To compensate for this evolution, captcha vendors developed image challenges: the user will be presented with a description and a set of images with the goal to select the ones that correspond to the description. Initially, this change really caught the bot operators off guard as their botnets were not designed to deal with these sorts of puzzles. Humans on the other hand welcomed the more user-friendly type of challenge. Of course, bot operators did not leave it at that and the most motivated ones started updating their botnet with image recognition technology. Captcha providers had to get creative in the sort of images the user needed to pick (crosswalks, cars, busses, bridges, and my all-time favourite *sigh*, traffic light). 

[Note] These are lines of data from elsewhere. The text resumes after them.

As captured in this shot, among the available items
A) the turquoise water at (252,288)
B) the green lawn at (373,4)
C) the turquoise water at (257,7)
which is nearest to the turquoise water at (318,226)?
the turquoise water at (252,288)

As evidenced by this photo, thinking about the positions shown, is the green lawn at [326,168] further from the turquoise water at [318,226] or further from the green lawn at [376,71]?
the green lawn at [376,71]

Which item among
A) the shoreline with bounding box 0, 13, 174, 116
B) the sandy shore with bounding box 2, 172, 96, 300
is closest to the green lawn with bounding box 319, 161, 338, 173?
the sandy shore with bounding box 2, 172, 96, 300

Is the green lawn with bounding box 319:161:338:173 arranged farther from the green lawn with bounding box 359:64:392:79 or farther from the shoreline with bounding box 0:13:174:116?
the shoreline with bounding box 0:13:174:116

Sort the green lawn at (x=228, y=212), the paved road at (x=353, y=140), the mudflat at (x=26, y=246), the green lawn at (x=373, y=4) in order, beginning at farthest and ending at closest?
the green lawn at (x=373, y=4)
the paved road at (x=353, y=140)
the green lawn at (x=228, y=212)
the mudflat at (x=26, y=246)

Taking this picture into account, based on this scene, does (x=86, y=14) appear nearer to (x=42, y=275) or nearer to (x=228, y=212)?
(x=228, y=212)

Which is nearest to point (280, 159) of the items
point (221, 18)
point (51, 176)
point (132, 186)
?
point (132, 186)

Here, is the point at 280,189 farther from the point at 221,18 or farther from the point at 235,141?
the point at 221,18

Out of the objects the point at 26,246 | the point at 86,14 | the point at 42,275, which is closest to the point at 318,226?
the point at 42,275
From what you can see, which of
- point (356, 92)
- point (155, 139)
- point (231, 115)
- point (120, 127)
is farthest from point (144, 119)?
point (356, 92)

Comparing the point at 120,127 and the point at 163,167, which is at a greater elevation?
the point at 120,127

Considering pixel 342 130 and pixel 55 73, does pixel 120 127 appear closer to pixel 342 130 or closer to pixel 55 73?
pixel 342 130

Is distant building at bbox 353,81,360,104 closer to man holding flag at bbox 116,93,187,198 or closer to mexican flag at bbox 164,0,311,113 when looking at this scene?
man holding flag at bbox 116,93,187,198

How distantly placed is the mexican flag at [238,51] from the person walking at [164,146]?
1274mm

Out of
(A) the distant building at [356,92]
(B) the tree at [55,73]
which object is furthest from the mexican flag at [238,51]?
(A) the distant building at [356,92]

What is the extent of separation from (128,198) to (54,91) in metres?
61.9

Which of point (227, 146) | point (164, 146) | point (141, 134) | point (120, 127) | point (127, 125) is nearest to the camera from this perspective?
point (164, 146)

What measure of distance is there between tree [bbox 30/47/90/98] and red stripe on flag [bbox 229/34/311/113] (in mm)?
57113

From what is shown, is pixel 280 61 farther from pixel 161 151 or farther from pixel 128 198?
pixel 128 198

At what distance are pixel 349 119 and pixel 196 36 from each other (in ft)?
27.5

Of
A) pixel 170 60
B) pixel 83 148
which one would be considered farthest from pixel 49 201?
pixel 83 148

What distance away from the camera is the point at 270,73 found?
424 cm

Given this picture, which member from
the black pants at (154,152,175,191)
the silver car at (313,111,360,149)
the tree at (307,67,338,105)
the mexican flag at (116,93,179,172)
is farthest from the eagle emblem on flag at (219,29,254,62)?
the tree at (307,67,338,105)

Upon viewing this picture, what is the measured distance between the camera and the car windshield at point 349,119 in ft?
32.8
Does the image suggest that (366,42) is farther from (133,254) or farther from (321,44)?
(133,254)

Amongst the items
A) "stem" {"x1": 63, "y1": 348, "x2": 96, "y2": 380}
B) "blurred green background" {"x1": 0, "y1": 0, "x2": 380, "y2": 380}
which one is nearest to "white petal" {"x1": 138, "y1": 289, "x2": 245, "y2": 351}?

2015, mini-games, challenge pre-check

Image puzzles just like word puzzles quickly became not so popular with Internet users. Also, with the advancement of image recognition, bots also started to become good at resolving the challenges using off the shelf machine learning algorithms. Two things happened during that time: first, some captcha providers developed more “entertaining” puzzles or mini-games. Arkose Labs developed the “roll the ball” mini-game around that time, where the user has to put an object or animal the right side up. Disclaimer: no animals were harmed in the process of creating the mini-games! Other vendors in the space came up with mini-games where the users had to put Mr. Potato’s head back together. Also, to reduce friction with legitimate users, captcha vendors started collecting more data (device characteristics and behavioral biometric) to evaluate the client machine and be more selective of who to challenge. Also, new semi-legitimate businesses emerged to “outsource” the puzzle resolution to human labor in developing countries.

2018, there is no limit to attack evolution

As expected, the most sophisticated and persistent attackers continued to evolve their botnet and train them to resolve the new types of puzzles. The constant evolution of the types of games is required to force the attackers to retrain their engine and force them to abandon their attack by making it economically non-viable. More behavioral data is collected while the user interacts with the challenge to make it more and more difficult for attackers to succeed and verify the challenge is being resolved by a human. More advanced fraud detection methods must be put in place on the server-side too in order to process the data and accurately identify legitimate humans from bots and fraudsters.

The state of the art

All the techniques described above even the simplest ones are still relevant today. Vendors who initially started as a captcha solution are integrating more and more of the transparent detection techniques into their product. While vendors who traditionally opted for the transparent detection methods are looking into partnering with captcha providers in order to offer their users the most optimal experience by combining the best of both worlds. Achieving good accuracy with only transparent fraud detection is difficult, denying “suspicious request” provides a bad user experience so is expecting the user to resolve a puzzle every time they visit a website. The state of the art is combining the most efficient techniques from both schools of thought which is exactly what Arkose Labs is aiming to do.